* [Source passage]
▽
The Yankees have not had a losing season since the first George Bush was the President. That is a run unheard of in any sport and much of that can be attributed to Brian Cashman who started out as an intern and worked his way up the food chain to become GM in 1998. Sure, money has a lot to do with it as the Yanks routinely have one of, if not the highest payroll in baseball. However, there is more to the New York run than just money. If it were all about dollars, teams like Orioles and Dodgers from years ago and the Phillies of today wouldn’t have gone through painful rebuilding processes.

For instance, when was the last time you saw Cashman get the bad end of a trade? For almost two decades, the GM has made deals that have bettered his team with most of the prospects going the other way not living up to their end. The first one that comes to mind is in 2000 when the Yanks acquired David Justice for Zach Day, Ricky Ledee and Jake Westbrook. Justice helped the Yankees win the World Series later that year and although Westbrook had some nice years, he was beset by injuries. The Bombers won the trade. Alex Rodriguez and his desire for a winner allowed  Cashman to send Alfonso Soriano to the Rangers. Even for all his warts, Michael Pineda has worked out better for the Yankees than Jesus Montero has worked out for the Mariners. Cashman’s acumen figured greatly again in a pair of trades before 2015.
△
* [Work instructions]
a - In the Cashman passage, which three players did the Yankees give up in 2000 to acquire David Justice?
b - Print the Cashman passage from "For instance, when" to "trades before 2015.".
Rely only on the Cashman passage.

* [Data supplied]
▽
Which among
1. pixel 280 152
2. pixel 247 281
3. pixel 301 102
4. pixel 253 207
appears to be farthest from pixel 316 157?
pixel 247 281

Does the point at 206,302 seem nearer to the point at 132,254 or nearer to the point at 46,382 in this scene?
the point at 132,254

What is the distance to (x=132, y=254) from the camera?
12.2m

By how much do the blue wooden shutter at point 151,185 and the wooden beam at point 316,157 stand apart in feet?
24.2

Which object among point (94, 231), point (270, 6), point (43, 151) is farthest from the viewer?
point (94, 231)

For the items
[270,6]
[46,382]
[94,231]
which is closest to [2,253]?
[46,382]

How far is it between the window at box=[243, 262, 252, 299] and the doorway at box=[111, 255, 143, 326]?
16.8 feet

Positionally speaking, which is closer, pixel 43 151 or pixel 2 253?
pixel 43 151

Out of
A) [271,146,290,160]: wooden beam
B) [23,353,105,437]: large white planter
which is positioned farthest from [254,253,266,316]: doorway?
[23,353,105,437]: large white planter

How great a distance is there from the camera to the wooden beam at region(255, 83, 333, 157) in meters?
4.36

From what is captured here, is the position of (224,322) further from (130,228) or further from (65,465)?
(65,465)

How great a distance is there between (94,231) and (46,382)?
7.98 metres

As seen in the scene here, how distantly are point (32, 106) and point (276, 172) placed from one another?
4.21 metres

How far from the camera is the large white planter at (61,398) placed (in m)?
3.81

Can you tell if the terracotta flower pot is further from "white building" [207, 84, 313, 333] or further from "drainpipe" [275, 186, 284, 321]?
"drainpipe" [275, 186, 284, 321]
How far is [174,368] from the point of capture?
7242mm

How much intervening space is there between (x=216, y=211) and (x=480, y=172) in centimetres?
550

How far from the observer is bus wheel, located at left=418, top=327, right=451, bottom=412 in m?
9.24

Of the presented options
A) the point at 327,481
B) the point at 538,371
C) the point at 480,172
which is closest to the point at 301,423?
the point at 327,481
△
▽
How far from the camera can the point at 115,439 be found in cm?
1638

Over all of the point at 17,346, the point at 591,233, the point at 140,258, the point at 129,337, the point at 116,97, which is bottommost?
△
▽
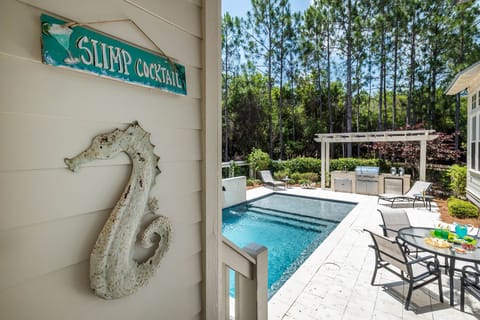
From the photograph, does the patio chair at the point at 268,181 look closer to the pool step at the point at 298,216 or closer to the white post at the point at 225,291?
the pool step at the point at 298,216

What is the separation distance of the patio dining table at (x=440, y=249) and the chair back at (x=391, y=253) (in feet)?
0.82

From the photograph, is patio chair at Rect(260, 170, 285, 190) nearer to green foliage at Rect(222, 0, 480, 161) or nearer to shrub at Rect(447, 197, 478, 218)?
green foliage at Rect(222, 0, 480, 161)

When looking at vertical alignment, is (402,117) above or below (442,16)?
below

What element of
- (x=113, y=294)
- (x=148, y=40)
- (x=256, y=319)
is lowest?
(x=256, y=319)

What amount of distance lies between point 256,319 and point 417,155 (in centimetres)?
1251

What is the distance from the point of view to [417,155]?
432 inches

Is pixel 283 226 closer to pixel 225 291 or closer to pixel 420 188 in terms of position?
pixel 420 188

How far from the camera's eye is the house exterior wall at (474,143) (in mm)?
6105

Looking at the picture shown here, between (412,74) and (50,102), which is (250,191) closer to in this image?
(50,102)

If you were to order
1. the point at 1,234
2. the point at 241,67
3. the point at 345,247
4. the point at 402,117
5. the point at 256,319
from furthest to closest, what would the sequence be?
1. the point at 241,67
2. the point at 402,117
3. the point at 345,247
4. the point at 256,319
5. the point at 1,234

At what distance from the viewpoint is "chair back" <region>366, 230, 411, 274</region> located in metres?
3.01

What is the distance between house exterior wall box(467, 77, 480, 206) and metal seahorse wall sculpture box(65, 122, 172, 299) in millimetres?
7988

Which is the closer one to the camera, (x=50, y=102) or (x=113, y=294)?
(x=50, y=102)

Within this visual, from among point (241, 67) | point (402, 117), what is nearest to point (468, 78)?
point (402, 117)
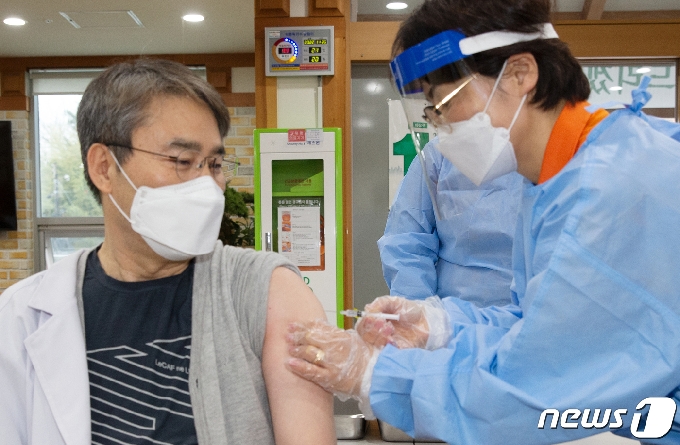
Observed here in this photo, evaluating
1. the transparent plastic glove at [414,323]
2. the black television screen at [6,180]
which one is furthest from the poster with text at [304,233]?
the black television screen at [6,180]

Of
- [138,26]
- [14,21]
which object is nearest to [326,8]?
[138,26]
△
* [Responses by item number]
a - Zach Day, Ricky Ledee and Jake Westbrook.

b -
For instance, when was the last time you saw Cashman get the bad end of a trade? For almost two decades, the GM has made deals that have bettered his team with most of the prospects going the other way not living up to their end. The first one that comes to mind is in 2000 when the Yanks acquired David Justice for Zach Day, Ricky Ledee and Jake Westbrook. Justice helped the Yankees win the World Series later that year and although Westbrook had some nice years, he was beset by injuries. The Bombers won the trade. Alex Rodriguez and his desire for a winner allowed  Cashman to send Alfonso Soriano to the Rangers. Even for all his warts, Michael Pineda has worked out better for the Yankees than Jesus Montero has worked out for the Mariners. Cashman’s acumen figured greatly again in a pair of trades before 2015.